*Task goal*:
Copy out each line of the records below that contains the string "separation". Case matters.

======== Record set ========

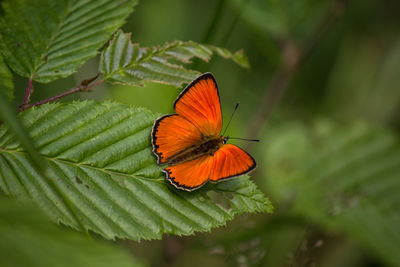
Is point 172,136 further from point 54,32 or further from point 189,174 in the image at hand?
point 54,32

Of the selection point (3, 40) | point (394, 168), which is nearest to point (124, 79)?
point (3, 40)

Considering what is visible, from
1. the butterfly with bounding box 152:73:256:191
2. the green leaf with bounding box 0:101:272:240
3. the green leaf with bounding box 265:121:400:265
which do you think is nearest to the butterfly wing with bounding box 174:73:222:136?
the butterfly with bounding box 152:73:256:191

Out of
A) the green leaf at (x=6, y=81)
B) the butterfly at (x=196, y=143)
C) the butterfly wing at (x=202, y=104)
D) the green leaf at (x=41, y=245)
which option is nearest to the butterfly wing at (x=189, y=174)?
the butterfly at (x=196, y=143)

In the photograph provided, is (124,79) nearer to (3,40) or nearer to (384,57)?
(3,40)

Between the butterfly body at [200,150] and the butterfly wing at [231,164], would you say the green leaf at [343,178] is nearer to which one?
the butterfly body at [200,150]

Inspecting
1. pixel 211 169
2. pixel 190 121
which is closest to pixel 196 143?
pixel 190 121

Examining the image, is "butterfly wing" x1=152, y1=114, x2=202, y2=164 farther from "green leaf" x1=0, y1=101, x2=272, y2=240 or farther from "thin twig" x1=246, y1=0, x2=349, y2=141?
"thin twig" x1=246, y1=0, x2=349, y2=141
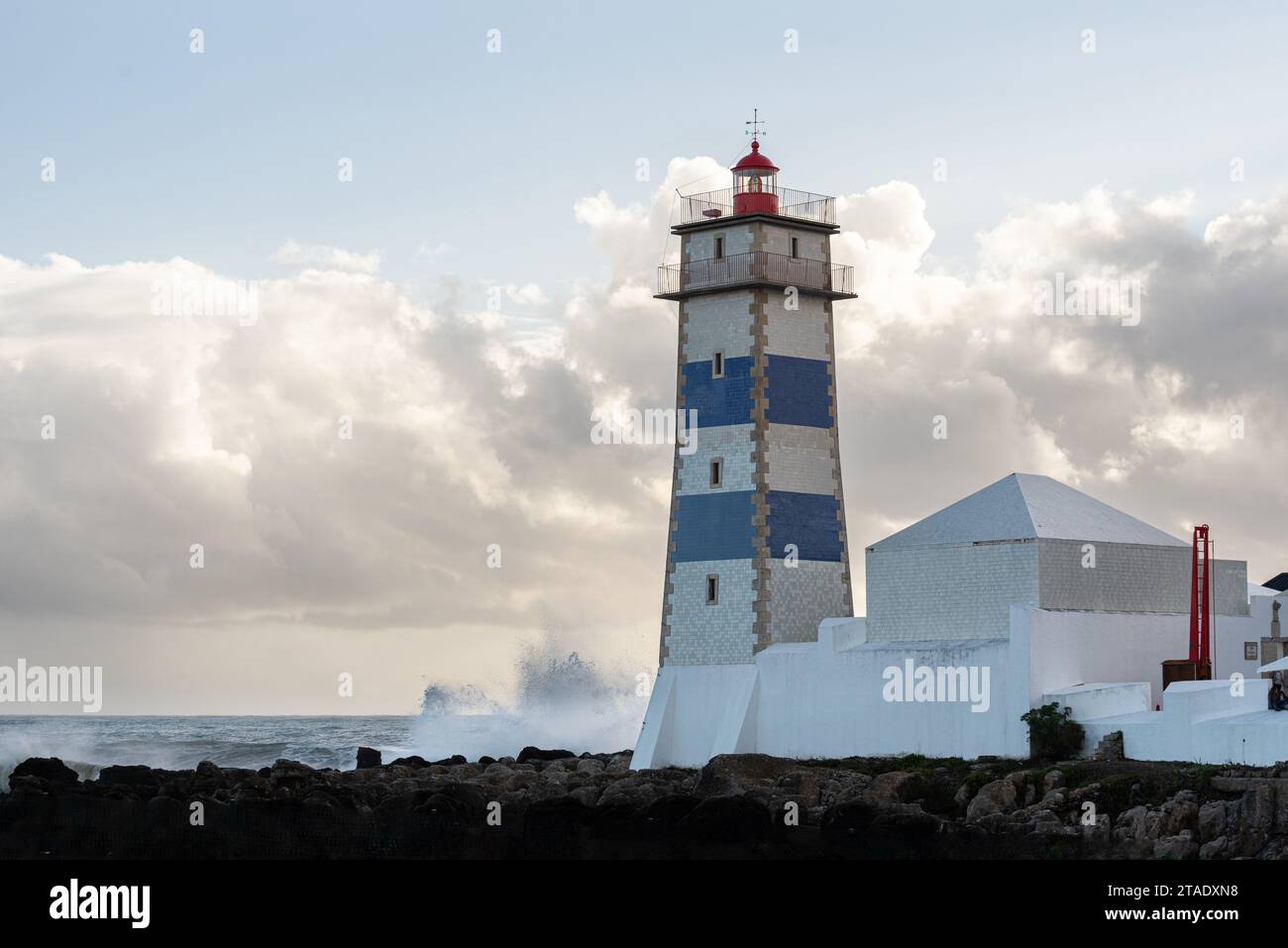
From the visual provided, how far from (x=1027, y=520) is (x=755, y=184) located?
23.9 ft

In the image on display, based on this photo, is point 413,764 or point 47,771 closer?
point 47,771

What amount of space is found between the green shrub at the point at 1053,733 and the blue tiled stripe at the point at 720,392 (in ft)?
22.3

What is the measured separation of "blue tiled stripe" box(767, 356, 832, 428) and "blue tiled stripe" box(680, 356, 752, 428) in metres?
0.36

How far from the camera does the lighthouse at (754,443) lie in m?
33.3

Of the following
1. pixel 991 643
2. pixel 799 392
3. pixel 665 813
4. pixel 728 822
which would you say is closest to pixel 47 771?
pixel 799 392

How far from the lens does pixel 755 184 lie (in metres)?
34.6

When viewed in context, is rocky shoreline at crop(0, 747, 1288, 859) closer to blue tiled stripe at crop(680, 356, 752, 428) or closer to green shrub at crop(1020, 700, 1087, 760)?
green shrub at crop(1020, 700, 1087, 760)

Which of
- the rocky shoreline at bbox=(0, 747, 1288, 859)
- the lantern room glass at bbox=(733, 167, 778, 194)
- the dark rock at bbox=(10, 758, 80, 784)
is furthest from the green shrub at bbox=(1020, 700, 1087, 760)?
the dark rock at bbox=(10, 758, 80, 784)

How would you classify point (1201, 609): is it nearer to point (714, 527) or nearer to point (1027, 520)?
point (1027, 520)

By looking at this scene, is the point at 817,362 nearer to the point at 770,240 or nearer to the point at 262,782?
the point at 770,240
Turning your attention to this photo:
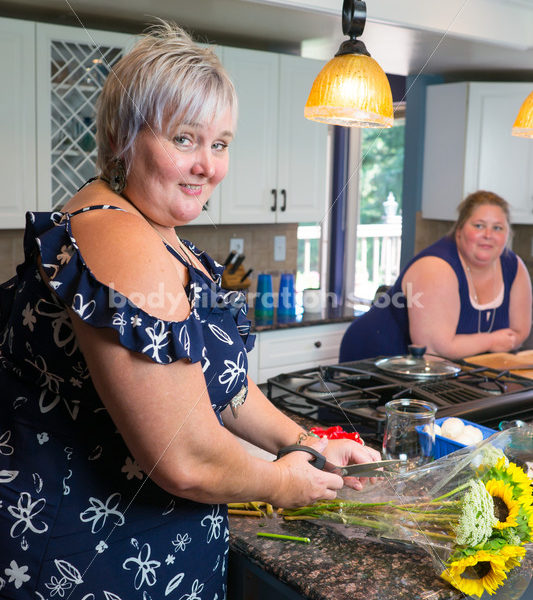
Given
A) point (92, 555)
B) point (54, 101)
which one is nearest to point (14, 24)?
point (54, 101)

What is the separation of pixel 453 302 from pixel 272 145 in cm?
151

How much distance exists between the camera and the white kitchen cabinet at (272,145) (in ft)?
11.3

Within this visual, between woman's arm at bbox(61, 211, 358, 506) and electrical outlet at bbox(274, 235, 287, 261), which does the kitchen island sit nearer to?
woman's arm at bbox(61, 211, 358, 506)

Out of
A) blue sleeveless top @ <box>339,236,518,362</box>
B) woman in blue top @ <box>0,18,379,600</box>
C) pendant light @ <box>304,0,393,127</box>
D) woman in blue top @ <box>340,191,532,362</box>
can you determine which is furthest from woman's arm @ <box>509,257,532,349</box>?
woman in blue top @ <box>0,18,379,600</box>

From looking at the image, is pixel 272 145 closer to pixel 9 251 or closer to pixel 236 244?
pixel 236 244

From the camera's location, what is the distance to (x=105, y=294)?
84cm

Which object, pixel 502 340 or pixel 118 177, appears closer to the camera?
pixel 118 177

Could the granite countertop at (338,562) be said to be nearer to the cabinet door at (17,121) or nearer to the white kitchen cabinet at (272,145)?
the cabinet door at (17,121)

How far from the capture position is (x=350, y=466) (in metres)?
1.16

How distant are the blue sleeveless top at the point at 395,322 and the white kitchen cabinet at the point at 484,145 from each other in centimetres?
164

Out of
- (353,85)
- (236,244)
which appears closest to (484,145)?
(236,244)

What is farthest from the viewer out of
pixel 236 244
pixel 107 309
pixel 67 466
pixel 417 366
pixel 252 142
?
pixel 236 244

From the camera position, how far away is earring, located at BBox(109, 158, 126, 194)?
3.22 ft

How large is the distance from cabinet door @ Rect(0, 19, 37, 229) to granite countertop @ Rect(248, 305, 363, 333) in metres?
1.24
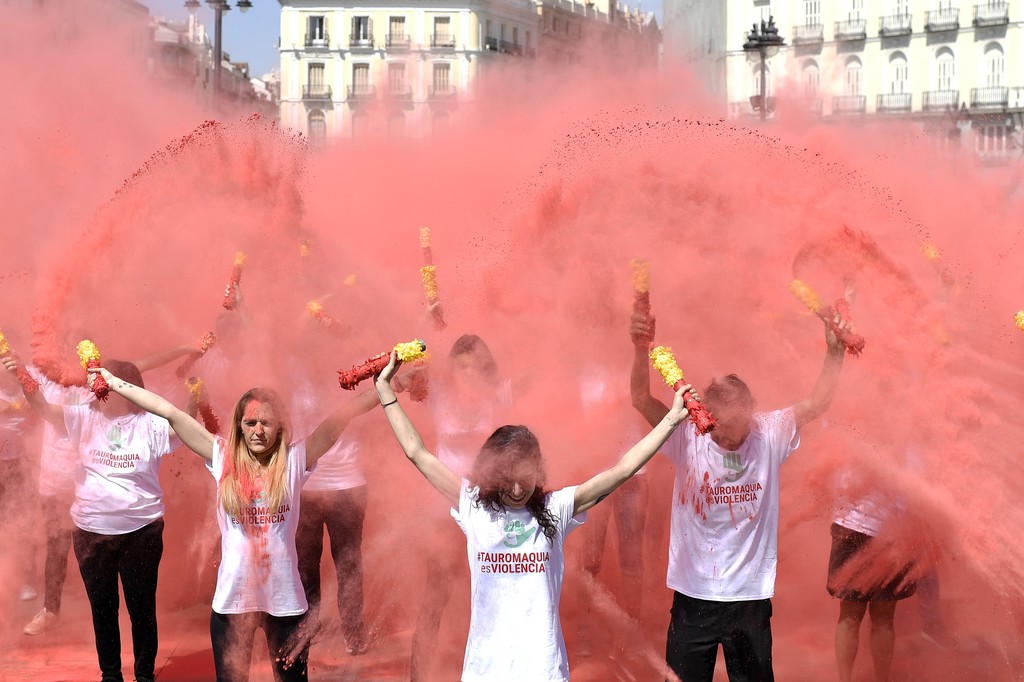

========

*Exercise result*:
What is the measured separation of "blue tiled stripe" box(767, 356, 832, 428) and "blue tiled stripe" box(680, 356, 752, 428) in metres?
What is the separation of pixel 453 302 from pixel 272 145 in cm?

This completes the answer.